Induru Vikranth, Deffendall Catherine, Theobald Ceceila, Green Jennifer, Ridinger Heather
Lewis Katz School of Medicine at Temple University, USA.
Department of Rheumatology, Vanderbilt University Medical Center, USA.
Int J Med Educ. 2025 Jan 22;16:1-10. doi: 10.5116/ijme.676f.d093.
We aimed to determine if shared decision-making (SDM) self-assessment of a standardized patient (SP) scenario was reliable, specifically whether students' communication resulted in each SP-student pair reporting internally consistent final treatment choices. We hypothesized student self-assessment would differ from SP and faculty assessment indicating a need for multisource feedback.

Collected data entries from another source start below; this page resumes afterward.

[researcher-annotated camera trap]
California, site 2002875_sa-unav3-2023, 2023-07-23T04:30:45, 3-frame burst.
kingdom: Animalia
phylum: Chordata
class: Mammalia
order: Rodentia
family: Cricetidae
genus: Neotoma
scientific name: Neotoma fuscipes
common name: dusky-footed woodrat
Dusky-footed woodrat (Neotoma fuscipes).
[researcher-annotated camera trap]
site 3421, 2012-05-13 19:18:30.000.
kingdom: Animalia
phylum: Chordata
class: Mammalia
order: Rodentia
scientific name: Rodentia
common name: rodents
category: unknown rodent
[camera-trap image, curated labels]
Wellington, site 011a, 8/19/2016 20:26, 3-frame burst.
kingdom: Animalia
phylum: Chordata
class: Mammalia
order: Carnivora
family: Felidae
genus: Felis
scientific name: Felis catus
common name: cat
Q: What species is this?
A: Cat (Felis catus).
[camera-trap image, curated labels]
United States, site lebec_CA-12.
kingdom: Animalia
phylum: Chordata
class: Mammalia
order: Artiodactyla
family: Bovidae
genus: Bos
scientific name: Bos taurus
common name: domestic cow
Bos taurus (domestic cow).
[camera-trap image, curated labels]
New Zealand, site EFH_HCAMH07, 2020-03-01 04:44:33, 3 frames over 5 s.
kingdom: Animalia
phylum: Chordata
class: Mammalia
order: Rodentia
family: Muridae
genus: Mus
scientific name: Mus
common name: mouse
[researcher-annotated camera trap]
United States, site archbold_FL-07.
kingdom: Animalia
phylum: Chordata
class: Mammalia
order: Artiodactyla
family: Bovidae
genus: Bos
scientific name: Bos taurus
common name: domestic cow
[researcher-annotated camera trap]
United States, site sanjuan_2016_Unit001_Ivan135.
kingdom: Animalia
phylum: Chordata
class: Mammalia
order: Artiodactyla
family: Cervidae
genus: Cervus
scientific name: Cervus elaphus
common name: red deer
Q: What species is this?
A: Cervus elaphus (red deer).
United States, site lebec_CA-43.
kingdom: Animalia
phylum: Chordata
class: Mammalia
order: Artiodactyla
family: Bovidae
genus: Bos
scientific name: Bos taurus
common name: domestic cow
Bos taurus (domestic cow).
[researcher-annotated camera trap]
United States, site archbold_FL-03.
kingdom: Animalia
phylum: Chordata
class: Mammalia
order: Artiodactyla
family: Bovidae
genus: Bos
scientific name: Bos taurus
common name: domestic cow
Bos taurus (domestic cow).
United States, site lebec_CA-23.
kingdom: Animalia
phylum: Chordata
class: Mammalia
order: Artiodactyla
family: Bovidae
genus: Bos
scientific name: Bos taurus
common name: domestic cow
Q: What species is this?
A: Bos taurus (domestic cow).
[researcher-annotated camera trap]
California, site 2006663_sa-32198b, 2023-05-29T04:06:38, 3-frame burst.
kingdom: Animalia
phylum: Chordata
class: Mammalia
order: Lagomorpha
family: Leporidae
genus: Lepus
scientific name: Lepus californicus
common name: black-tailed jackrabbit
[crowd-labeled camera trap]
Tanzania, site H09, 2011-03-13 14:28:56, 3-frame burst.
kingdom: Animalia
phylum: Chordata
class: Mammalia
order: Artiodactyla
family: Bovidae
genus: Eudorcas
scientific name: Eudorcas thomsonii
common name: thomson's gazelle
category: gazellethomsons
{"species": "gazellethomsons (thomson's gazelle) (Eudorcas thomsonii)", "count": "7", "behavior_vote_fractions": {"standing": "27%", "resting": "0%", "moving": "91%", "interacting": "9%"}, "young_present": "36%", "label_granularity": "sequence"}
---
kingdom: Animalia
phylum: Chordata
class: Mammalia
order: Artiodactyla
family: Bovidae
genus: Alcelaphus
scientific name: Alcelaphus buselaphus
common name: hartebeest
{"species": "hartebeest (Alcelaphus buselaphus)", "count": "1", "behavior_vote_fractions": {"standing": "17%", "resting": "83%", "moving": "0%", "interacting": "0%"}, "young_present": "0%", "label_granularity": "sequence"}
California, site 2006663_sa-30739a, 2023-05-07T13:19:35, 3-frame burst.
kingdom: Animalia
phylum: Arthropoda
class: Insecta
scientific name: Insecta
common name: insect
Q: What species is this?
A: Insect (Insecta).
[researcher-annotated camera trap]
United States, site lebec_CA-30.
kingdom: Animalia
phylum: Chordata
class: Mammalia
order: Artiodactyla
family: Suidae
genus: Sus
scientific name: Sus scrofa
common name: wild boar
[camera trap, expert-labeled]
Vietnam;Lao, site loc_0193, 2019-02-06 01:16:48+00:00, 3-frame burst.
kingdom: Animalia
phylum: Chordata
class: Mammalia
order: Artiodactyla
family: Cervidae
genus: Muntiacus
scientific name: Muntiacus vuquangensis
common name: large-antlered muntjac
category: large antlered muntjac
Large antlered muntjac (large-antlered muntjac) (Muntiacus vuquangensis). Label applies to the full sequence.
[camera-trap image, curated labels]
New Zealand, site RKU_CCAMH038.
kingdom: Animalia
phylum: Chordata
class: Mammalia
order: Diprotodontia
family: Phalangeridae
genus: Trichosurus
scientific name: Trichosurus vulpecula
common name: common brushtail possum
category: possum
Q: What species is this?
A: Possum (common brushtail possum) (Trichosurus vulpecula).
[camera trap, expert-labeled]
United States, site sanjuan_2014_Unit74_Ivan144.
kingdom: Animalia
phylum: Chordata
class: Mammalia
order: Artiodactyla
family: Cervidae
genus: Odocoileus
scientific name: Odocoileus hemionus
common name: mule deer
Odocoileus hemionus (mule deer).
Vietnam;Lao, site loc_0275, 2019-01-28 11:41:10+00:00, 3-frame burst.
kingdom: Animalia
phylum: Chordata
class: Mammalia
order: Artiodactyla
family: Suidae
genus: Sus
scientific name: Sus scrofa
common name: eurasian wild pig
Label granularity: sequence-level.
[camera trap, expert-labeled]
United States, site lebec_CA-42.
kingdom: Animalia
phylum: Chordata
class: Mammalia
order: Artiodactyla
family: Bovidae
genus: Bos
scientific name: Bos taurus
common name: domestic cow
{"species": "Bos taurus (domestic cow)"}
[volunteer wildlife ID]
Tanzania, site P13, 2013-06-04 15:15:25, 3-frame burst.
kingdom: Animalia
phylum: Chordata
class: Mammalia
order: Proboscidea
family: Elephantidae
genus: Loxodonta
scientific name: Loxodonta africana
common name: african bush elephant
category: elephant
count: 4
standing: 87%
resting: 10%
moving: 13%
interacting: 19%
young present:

In this observational case study from 2016-2017, all third-year post-clerkship medical students received evidence-based treatment options for sinusitis and SDM lectures followed by a SP encounter on sinusitis. Students, faculty, and SPs then completed a 9-question assessment covering SDM skills, perceived empathy, and final treatment choice. Mean self-assessment was compared to faculty and SP scores using paired t-test. Effectiveness of SDM communication was assessed as rate of treatment agreement, defined as percent of student-SP pairs reporting consistent final treatment choices.
Compared to SPs (M = 23.4, SD = 3.6), 120 students (M = 22.6, SD = 3.1) reported lower mean SDM skills, t = 2.25, p = .027. Conversely, SPs (M = 8.0, SD = 1.5) compared to students (M = 8.5, SD = 1.1) reported lower mean empathy, t = 3.43, p < .001. Faculty ratings of students' SDM (M = 22.7, SD = 3.5) and empathy (M = 8.3, SD = 1.7) was not statistically different than students' ratings, t = 0.46, p = .645 and t = 1.40, p = .164 respectively. Seventeen (14%) student-SP pairs reported different final treatment choices.
We demonstrated the limitations of self-perception of SDM and empathy skills, highlighting the importance of multisource feedback for assessing trainee communication skills. Disagreement between student-SP pairs on perceived final treatment choice underscores the need for ongoing SDM practice.
我们旨在确定标准化病人(SP)情景下的共同决策(SDM)自我评估是否可靠,特别是学生的沟通是否导致每个SP-学生对报告内部一致的最终治疗选择。我们假设学生自我评估将与SP和教师评估不同,这表明需要多源反馈。
在这项2016 - 2017年的观察性案例研究中,所有三年级临床实习后的医学生都接受了鼻窦炎的循证治疗方案和SDM讲座,随后与标准化病人进行了一次鼻窦炎方面的接触。然后,学生、教师和标准化病人完成了一项包含9个问题的评估,内容涵盖SDM技能、感知到的同理心以及最终治疗选择。使用配对t检验将平均自我评估与教师和标准化病人的分数进行比较。将SDM沟通的有效性评估为治疗一致性率,定义为报告一致最终治疗选择的学生 - 标准化病人对的百分比。
与标准化病人(M = 23.4,标准差 = 3.6)相比,120名学生(M = 22.6,标准差 = 3.1)报告的平均SDM技能较低,t = 2.25,p = 0.027。相反,与学生(M = 8.5,标准差 = 1.1)相比,标准化病人(M = 8.0,标准差 = 1.5)报告的平均同理心较低,t = 3.43,p < 0.001。教师对学生SDM(M = 22.7,标准差 = 3.5)和同理心(M = 8.3,标准差 = 1.7)的评分与学生的评分在统计学上没有差异,分别为t = 0.46,p = 0.645和t = 1.40,p = 0.164。17对(14%)学生 - 标准化病人对报告了不同的最终治疗选择。
我们证明了SDM和同理心技能自我认知的局限性,强调了多源反馈对评估实习医生沟通技能的重要性。学生 - 标准化病人对在感知到的最终治疗选择上的分歧凸显了持续进行SDM实践的必要性。